La Guemara répond : Non, cela signifie que ils ne rendent pas l’offrande piggul, et ils ne deviennent pas piggul du fait d’eux-mêmes si l’on avait l’intention d’en consommer au-delà du temps prescrit. Mais une telle intention concernant l’offrande peut les rendre piggul. La Guemara demande : Si tel est le cas, concernant ce qui est enseigné dans la clause finale : Tous ceux-ci ne rendent pas d’autres éléments piggul et ne deviennent pas piggul, pourquoi ai-je aussi besoin de cela ? Cela n’enseigne-t-il pas qu’ils ne deviennent pas piggul en raison du reste de l’offrande ?

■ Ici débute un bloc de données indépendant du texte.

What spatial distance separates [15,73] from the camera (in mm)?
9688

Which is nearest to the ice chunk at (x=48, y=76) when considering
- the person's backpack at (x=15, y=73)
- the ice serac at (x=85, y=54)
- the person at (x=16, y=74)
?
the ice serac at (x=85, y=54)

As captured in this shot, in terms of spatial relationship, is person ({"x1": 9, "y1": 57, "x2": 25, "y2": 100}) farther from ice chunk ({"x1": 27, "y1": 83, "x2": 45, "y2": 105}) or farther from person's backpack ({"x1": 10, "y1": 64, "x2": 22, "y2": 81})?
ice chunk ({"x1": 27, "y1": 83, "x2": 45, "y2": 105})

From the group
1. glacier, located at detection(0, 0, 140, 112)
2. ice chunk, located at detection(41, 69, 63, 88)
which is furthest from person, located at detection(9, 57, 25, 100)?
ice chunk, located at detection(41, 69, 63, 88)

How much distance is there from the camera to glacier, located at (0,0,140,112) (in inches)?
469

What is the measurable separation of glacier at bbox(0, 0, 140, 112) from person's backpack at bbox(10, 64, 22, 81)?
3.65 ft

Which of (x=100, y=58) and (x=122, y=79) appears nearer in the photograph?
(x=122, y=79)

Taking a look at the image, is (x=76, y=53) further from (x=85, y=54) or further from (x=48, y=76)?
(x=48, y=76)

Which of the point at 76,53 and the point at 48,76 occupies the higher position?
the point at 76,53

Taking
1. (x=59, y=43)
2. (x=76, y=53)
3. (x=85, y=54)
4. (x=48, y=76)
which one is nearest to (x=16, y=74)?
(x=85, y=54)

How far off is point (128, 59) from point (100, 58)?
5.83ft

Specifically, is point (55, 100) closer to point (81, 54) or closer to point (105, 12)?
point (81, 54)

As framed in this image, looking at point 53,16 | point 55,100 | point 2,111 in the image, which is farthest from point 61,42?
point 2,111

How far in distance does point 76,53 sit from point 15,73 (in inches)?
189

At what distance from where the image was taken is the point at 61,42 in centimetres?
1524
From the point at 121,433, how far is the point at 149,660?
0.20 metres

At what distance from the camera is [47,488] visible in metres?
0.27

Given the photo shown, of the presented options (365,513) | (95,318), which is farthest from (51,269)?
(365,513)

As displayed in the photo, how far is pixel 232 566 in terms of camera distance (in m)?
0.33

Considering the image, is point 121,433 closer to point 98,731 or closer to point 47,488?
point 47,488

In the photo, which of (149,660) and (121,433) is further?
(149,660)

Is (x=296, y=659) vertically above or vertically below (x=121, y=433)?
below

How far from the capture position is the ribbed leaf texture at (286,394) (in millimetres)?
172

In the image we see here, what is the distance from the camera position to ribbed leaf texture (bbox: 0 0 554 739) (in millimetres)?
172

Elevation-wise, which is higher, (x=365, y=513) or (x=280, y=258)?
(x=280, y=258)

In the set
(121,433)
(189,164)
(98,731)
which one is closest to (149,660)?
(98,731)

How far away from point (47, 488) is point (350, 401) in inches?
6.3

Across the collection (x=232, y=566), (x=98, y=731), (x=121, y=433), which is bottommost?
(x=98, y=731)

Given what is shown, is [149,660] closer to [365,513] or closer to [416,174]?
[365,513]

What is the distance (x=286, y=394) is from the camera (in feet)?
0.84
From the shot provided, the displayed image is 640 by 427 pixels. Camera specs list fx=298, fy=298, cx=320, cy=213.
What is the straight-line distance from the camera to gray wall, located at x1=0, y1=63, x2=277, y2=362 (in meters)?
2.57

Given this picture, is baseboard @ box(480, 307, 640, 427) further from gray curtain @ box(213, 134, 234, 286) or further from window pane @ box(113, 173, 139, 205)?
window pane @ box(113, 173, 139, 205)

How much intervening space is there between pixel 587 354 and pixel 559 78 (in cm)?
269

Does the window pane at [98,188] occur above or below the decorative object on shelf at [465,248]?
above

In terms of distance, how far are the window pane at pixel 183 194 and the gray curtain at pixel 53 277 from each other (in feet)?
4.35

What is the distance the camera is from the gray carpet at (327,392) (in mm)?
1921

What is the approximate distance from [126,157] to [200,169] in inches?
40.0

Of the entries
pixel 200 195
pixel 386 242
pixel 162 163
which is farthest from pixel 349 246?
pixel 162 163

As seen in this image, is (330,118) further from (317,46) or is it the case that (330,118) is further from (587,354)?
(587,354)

וְלִיטַעְמָיךְ, אֵין חַיָּיבִין עָלָיו מִשּׁוּם פִּיגּוּל – הָא תּוּ לְמָה לִי? אֶלָּא אַיְּידֵי דְבָעֵי לְמִיתְנָא נוֹתָר וְטָמֵא, תְּנָא פִּיגּוּל;
La Guemara répond : Et selon ton raisonnement, selon lequel l’énoncé supplémentaire est nécessaire, alors en ce qui concerne ce qui est dit une troisième fois : On n’est pas passible de recevoir le karetpour eux en raison de l’interdit de piggul, pourquoi ai-je aussi besoin de cela ? Plutôt, le troisième énoncé n’enseigne pas une halakha supplémentaire, mais puisque le tannaveut enseigner qu’on n’est pas passible de recevoir le karet pour avoir transgressé l’interdit de notar et l’interdit de consommer la viande en étant rituellement impur, il a enseigné la halakha également en ce qui concerne le piggul.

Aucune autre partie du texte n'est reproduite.